Hyperbole aside, I think our April release which is called “The Gastronaut” is by far the absolute best thing we have written and recorded. In every way. It’s an instant hit, an earworm you sing all day, but it is also musically incredibly rich and very clever. But we’re already working on the release to follow it which is our first out and out radio-friendly pop single. Something so sweet it will make your teeth fall out. Well, it may have a few hidden layers that are deeply subversive. But it’s a banger. It’s endless.
So probably the reason we do what we do with the intensity we bring, is because we never feel fulfilled - we’re always reaching.
What jobs have you done other than being an artist?
Being an artist is not a job. At times we may have paid the rent through music, but there is absolutely no intention to make 9 o’clock Nasty into a career. The freedom to just do what we feel is right without worrying about money is an essential part of what we do.
What can we expect from 9 o'clock Nasty in the near future?

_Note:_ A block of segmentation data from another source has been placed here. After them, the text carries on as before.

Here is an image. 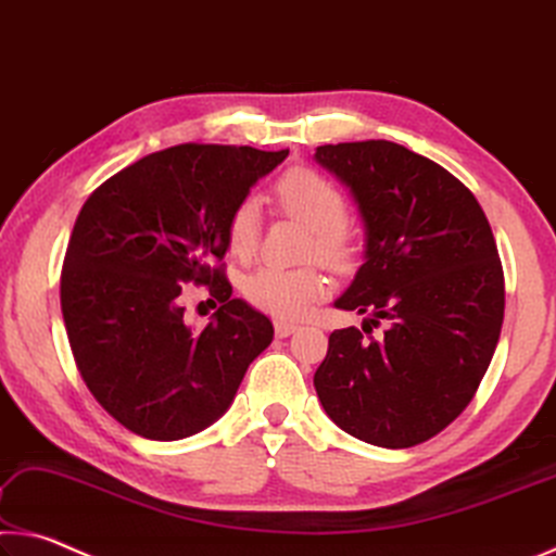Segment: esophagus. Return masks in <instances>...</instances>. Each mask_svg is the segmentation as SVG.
<instances>
[{"mask_svg": "<svg viewBox=\"0 0 556 556\" xmlns=\"http://www.w3.org/2000/svg\"><path fill=\"white\" fill-rule=\"evenodd\" d=\"M298 330L295 323H288V320H276V334L278 338H288V334H293Z\"/></svg>", "mask_w": 556, "mask_h": 556, "instance_id": "34e87169", "label": "esophagus"}]
</instances>
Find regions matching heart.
Instances as JSON below:
<instances>
[{"mask_svg": "<svg viewBox=\"0 0 556 556\" xmlns=\"http://www.w3.org/2000/svg\"><path fill=\"white\" fill-rule=\"evenodd\" d=\"M278 206L313 231V253L332 268L350 266L354 233L344 216L348 202L338 187L311 167H290L273 187ZM261 226L258 199H243L226 224V241L233 256L245 258L256 251ZM243 295L258 311L276 317H303L325 295V278L315 268L261 266L245 278Z\"/></svg>", "mask_w": 556, "mask_h": 556, "instance_id": "1", "label": "heart"}]
</instances>
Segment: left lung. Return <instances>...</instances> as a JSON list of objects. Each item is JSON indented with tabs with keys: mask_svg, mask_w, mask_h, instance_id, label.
<instances>
[{
	"mask_svg": "<svg viewBox=\"0 0 556 556\" xmlns=\"http://www.w3.org/2000/svg\"><path fill=\"white\" fill-rule=\"evenodd\" d=\"M315 162L364 224V263L334 307L367 313L369 330L387 323L369 342L334 330L315 391L354 439L408 448L460 416L493 359L505 313L493 231L466 185L404 144H323Z\"/></svg>",
	"mask_w": 556,
	"mask_h": 556,
	"instance_id": "obj_1",
	"label": "left lung"
}]
</instances>
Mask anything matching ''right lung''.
<instances>
[{
    "instance_id": "right-lung-1",
    "label": "right lung",
    "mask_w": 556,
    "mask_h": 556,
    "mask_svg": "<svg viewBox=\"0 0 556 556\" xmlns=\"http://www.w3.org/2000/svg\"><path fill=\"white\" fill-rule=\"evenodd\" d=\"M288 150L175 144L105 179L73 226L61 313L78 371L127 431L179 441L231 406L273 323L241 298L222 261L226 224ZM181 282L208 285L223 307L202 333L184 323Z\"/></svg>"
}]
</instances>
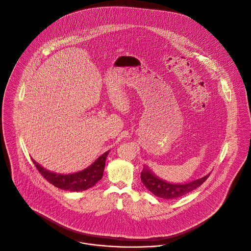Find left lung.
Here are the masks:
<instances>
[{"mask_svg":"<svg viewBox=\"0 0 251 251\" xmlns=\"http://www.w3.org/2000/svg\"><path fill=\"white\" fill-rule=\"evenodd\" d=\"M209 176L210 173L202 177L185 183H172L160 178L147 166H144L140 175V178L145 187L151 193L154 194V196L165 200H173L193 191L196 188L201 186Z\"/></svg>","mask_w":251,"mask_h":251,"instance_id":"left-lung-1","label":"left lung"}]
</instances>
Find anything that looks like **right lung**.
<instances>
[{"instance_id":"obj_1","label":"right lung","mask_w":251,"mask_h":251,"mask_svg":"<svg viewBox=\"0 0 251 251\" xmlns=\"http://www.w3.org/2000/svg\"><path fill=\"white\" fill-rule=\"evenodd\" d=\"M109 152L110 151H107L100 155L93 164H91L86 169L76 173L68 175L50 172L41 166L35 160L32 159V161L41 175L55 187L66 191L79 192L93 187L102 178L105 168V161Z\"/></svg>"}]
</instances>
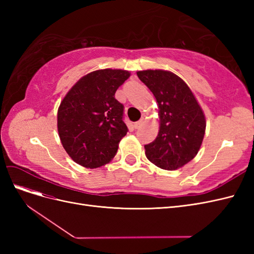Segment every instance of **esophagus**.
Segmentation results:
<instances>
[{
	"instance_id": "obj_1",
	"label": "esophagus",
	"mask_w": 254,
	"mask_h": 254,
	"mask_svg": "<svg viewBox=\"0 0 254 254\" xmlns=\"http://www.w3.org/2000/svg\"><path fill=\"white\" fill-rule=\"evenodd\" d=\"M143 121H139V122H136V123H134V128L135 129H139V128H141L142 126H143Z\"/></svg>"
}]
</instances>
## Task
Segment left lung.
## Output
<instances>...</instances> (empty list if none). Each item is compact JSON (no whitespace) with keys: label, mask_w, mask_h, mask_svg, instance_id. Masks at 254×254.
I'll return each instance as SVG.
<instances>
[{"label":"left lung","mask_w":254,"mask_h":254,"mask_svg":"<svg viewBox=\"0 0 254 254\" xmlns=\"http://www.w3.org/2000/svg\"><path fill=\"white\" fill-rule=\"evenodd\" d=\"M155 95L160 128L156 140L144 146L151 163L176 171L193 160L205 132V117L190 87L178 75L165 70L136 72Z\"/></svg>","instance_id":"1"}]
</instances>
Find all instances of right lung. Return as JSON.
<instances>
[{
	"mask_svg": "<svg viewBox=\"0 0 254 254\" xmlns=\"http://www.w3.org/2000/svg\"><path fill=\"white\" fill-rule=\"evenodd\" d=\"M130 72L93 71L67 92L57 112L61 144L74 162L87 167H101L117 155L119 144L128 131L123 122L124 106L114 97Z\"/></svg>",
	"mask_w": 254,
	"mask_h": 254,
	"instance_id": "add662e5",
	"label": "right lung"
}]
</instances>
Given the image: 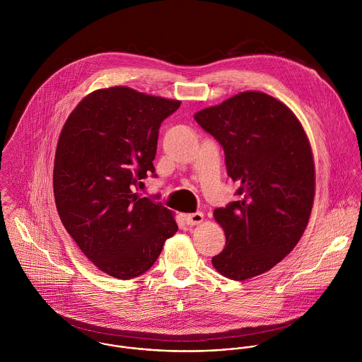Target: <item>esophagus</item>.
I'll return each mask as SVG.
<instances>
[{
    "label": "esophagus",
    "instance_id": "obj_1",
    "mask_svg": "<svg viewBox=\"0 0 362 362\" xmlns=\"http://www.w3.org/2000/svg\"><path fill=\"white\" fill-rule=\"evenodd\" d=\"M185 221L189 226H195V224H201L204 221V213L202 211H197V213H191L185 216Z\"/></svg>",
    "mask_w": 362,
    "mask_h": 362
}]
</instances>
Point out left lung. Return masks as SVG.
Returning a JSON list of instances; mask_svg holds the SVG:
<instances>
[{"label":"left lung","instance_id":"left-lung-1","mask_svg":"<svg viewBox=\"0 0 362 362\" xmlns=\"http://www.w3.org/2000/svg\"><path fill=\"white\" fill-rule=\"evenodd\" d=\"M197 122L224 149L238 201L213 211L226 235L213 267L247 280L286 258L301 240L315 198L310 139L297 115L258 90L241 92L195 112Z\"/></svg>","mask_w":362,"mask_h":362}]
</instances>
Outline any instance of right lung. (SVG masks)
<instances>
[{
	"mask_svg": "<svg viewBox=\"0 0 362 362\" xmlns=\"http://www.w3.org/2000/svg\"><path fill=\"white\" fill-rule=\"evenodd\" d=\"M180 104L128 86L98 89L61 129L52 171L58 216L86 258L115 279L149 270L178 230L170 209L132 185L155 173L160 124Z\"/></svg>",
	"mask_w": 362,
	"mask_h": 362,
	"instance_id": "right-lung-1",
	"label": "right lung"
}]
</instances>
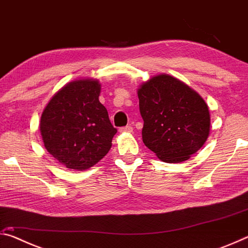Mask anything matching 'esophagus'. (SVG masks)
Listing matches in <instances>:
<instances>
[{
  "instance_id": "1",
  "label": "esophagus",
  "mask_w": 248,
  "mask_h": 248,
  "mask_svg": "<svg viewBox=\"0 0 248 248\" xmlns=\"http://www.w3.org/2000/svg\"><path fill=\"white\" fill-rule=\"evenodd\" d=\"M133 131V128L131 127V125H127V127H123L119 129V132L124 133V132H132Z\"/></svg>"
}]
</instances>
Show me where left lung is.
Here are the masks:
<instances>
[{"mask_svg":"<svg viewBox=\"0 0 248 248\" xmlns=\"http://www.w3.org/2000/svg\"><path fill=\"white\" fill-rule=\"evenodd\" d=\"M145 146L166 163H182L201 149L210 133L203 98L169 74H157L138 89Z\"/></svg>","mask_w":248,"mask_h":248,"instance_id":"obj_1","label":"left lung"}]
</instances>
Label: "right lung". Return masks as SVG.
<instances>
[{"label": "right lung", "mask_w": 248, "mask_h": 248, "mask_svg": "<svg viewBox=\"0 0 248 248\" xmlns=\"http://www.w3.org/2000/svg\"><path fill=\"white\" fill-rule=\"evenodd\" d=\"M99 94L98 79H74L52 96L41 114L45 148L68 169L89 170L111 148L117 129L100 104Z\"/></svg>", "instance_id": "right-lung-1"}]
</instances>
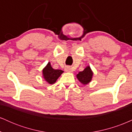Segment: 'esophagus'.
Returning <instances> with one entry per match:
<instances>
[{
	"instance_id": "obj_1",
	"label": "esophagus",
	"mask_w": 132,
	"mask_h": 132,
	"mask_svg": "<svg viewBox=\"0 0 132 132\" xmlns=\"http://www.w3.org/2000/svg\"><path fill=\"white\" fill-rule=\"evenodd\" d=\"M64 69H65V71H66V72H72V70H71V69L69 67H66L64 68Z\"/></svg>"
}]
</instances>
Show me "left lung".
Instances as JSON below:
<instances>
[{"label": "left lung", "mask_w": 132, "mask_h": 132, "mask_svg": "<svg viewBox=\"0 0 132 132\" xmlns=\"http://www.w3.org/2000/svg\"><path fill=\"white\" fill-rule=\"evenodd\" d=\"M92 76H93V72L89 66H87L84 70L80 71L76 75L78 79L84 85L89 84L92 81Z\"/></svg>", "instance_id": "8db88e82"}]
</instances>
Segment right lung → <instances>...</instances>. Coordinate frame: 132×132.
<instances>
[{
    "label": "right lung",
    "mask_w": 132,
    "mask_h": 132,
    "mask_svg": "<svg viewBox=\"0 0 132 132\" xmlns=\"http://www.w3.org/2000/svg\"><path fill=\"white\" fill-rule=\"evenodd\" d=\"M43 76L44 79L50 84L56 82L59 77L64 71L60 69H54L51 67L50 62H48L46 66L43 69Z\"/></svg>",
    "instance_id": "add662e5"
}]
</instances>
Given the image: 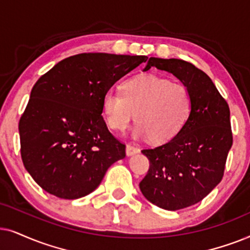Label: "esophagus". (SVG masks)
I'll list each match as a JSON object with an SVG mask.
<instances>
[{"label": "esophagus", "mask_w": 250, "mask_h": 250, "mask_svg": "<svg viewBox=\"0 0 250 250\" xmlns=\"http://www.w3.org/2000/svg\"><path fill=\"white\" fill-rule=\"evenodd\" d=\"M138 152H139V148L136 147V146H134V145H131V144H128L127 147H125V153H127L128 156L134 155Z\"/></svg>", "instance_id": "esophagus-1"}]
</instances>
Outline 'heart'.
Segmentation results:
<instances>
[{"mask_svg": "<svg viewBox=\"0 0 250 250\" xmlns=\"http://www.w3.org/2000/svg\"><path fill=\"white\" fill-rule=\"evenodd\" d=\"M121 93L106 92L102 113L112 130L125 131L135 120L134 136L165 144L181 131L192 111V95L182 83L154 74L128 79Z\"/></svg>", "mask_w": 250, "mask_h": 250, "instance_id": "heart-1", "label": "heart"}]
</instances>
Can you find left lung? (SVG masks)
<instances>
[{"instance_id":"1","label":"left lung","mask_w":250,"mask_h":250,"mask_svg":"<svg viewBox=\"0 0 250 250\" xmlns=\"http://www.w3.org/2000/svg\"><path fill=\"white\" fill-rule=\"evenodd\" d=\"M156 67L175 75L192 95V111L181 131L165 144L144 148L149 169L139 188L149 202L178 210L201 201L224 175L232 137L229 108L211 79L182 59L151 57Z\"/></svg>"}]
</instances>
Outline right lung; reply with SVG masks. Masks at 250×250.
Instances as JSON below:
<instances>
[{
    "mask_svg": "<svg viewBox=\"0 0 250 250\" xmlns=\"http://www.w3.org/2000/svg\"><path fill=\"white\" fill-rule=\"evenodd\" d=\"M146 56L79 53L62 59L33 86L19 121L21 160L50 194L79 199L95 191L125 145L107 129L102 102Z\"/></svg>",
    "mask_w": 250,
    "mask_h": 250,
    "instance_id": "1",
    "label": "right lung"
}]
</instances>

Well, on the 25th February there is the remix of Low Fat Jesus by Mark Wise. It’s pretty special and we adore it, but it certainly won’t be a natural fit for our audience, but we hope it reaches some new people and diversifies what we do a bit. We really like all forms of electronica and would like to pursue that more.
Next month, March, is the second single we did with Hugo GT our collaborator from Canada. He always delivers the most incredible sonics, and is half human half guitar. So the song is called Disco Investors and is a glam rock invasion. It is a lot of fun. It may be our most obviously political song for a while. Anyone that liked Too Cool is going to lose their shit for that one.
Then Gastronaut for April. It’s orchestral. Really. Complex, mature, layered and infectious. If that was the last thing we ever did, then it would be a really good ending. From the broken disco of Gammon v Pilgrim to the intense garage-rock of I’m Bent to something so strange and subtle would be a great journey.
But that isn’t the end! We have a ton of songs we’re finishing off, some of which will be singles, and some will be for the summer LP which will probably be called “x3 Repeat” after something a reviewer said about us. We want to write songs that make people keep hitting repeat. Play again. Play again. Dopamine. Dopamine. That’s how we are with songs we love, play them loud over and over and over. That’s how our music is designed to be played.